Она выпалила эту свою маленькую тираду так быстро, что застигла меня врасплох; пальцы ее слегка дрожали. Потом она успокоилась. И снова – точно забыв, что однажды мне это уже рассказывала, а возможно, ей становилось легче после очередного горестного рассказа, – она принялась описывать, каким был ее отец в Люблине много лет назад, когда, рискуя жизнью, спасал евреев от русских погромщиков.

– L’ironie – это как будет по-английски?

– Ирония, – сказал я.

– Да, вот какая ирония судьбы: такой человек, как мой отец, рисковавший жизнью ради евреев, – погибает, а те, кто убивал евреев, – живут, и еще столько много их живет.
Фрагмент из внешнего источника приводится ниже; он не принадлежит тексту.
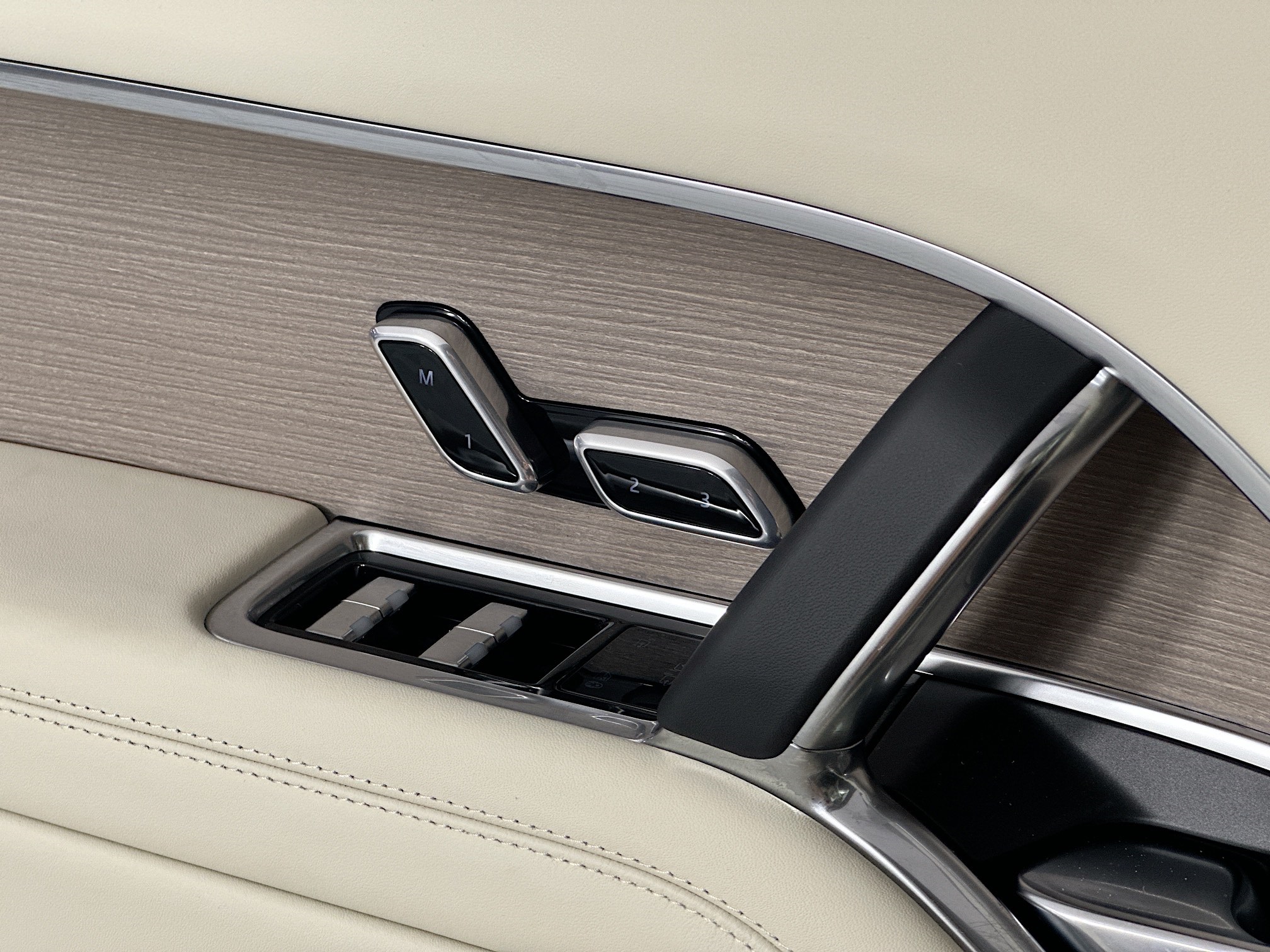 new 2025 Land Rover Range Rover car, priced at $184,480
– Я бы не сказал, Софи, что это ирония судьбы, просто так уж устроен мир, – несколько нравоучительно, но достаточно глубокомысленно заключил я наш разговор, почувствовав потребность облегчиться.

Я поднялся из-за стола и направился в мужскую комнату, чуть пошатываясь, разгоряченный темным «Рейнголдом», чудесным терпким пивом, которое качают из бочек в «Кленовом дворе». Я вдоволь насладился пребыванием в мужской комнате: слегка согнувшись над унитазом, я глядел на прозрачную струю и размышлял, а за стеной, из музыкального автомата, погромыхивал не то Ги Ломбарде, не то Сэмми Кэй, не то Шеп Филдс, не то еще кто-то из исполнителей липучей, но безвредной джазовой музыки. Все же замечательно, когда тебе двадцать два года, ты немного навеселе и знаешь, что дела за письменным столом идут хорошо, по телу пробегает дрожь счастья от собственного творческого рвения и «великой уверенности», которую всегда воспевал Томас Вулф, – уверенности, что родники молодости никогда не иссякнут и наградой за волнения и муки, испытанные в горниле искусства, будет вечная слава, почитание и любовь прелестных женщин.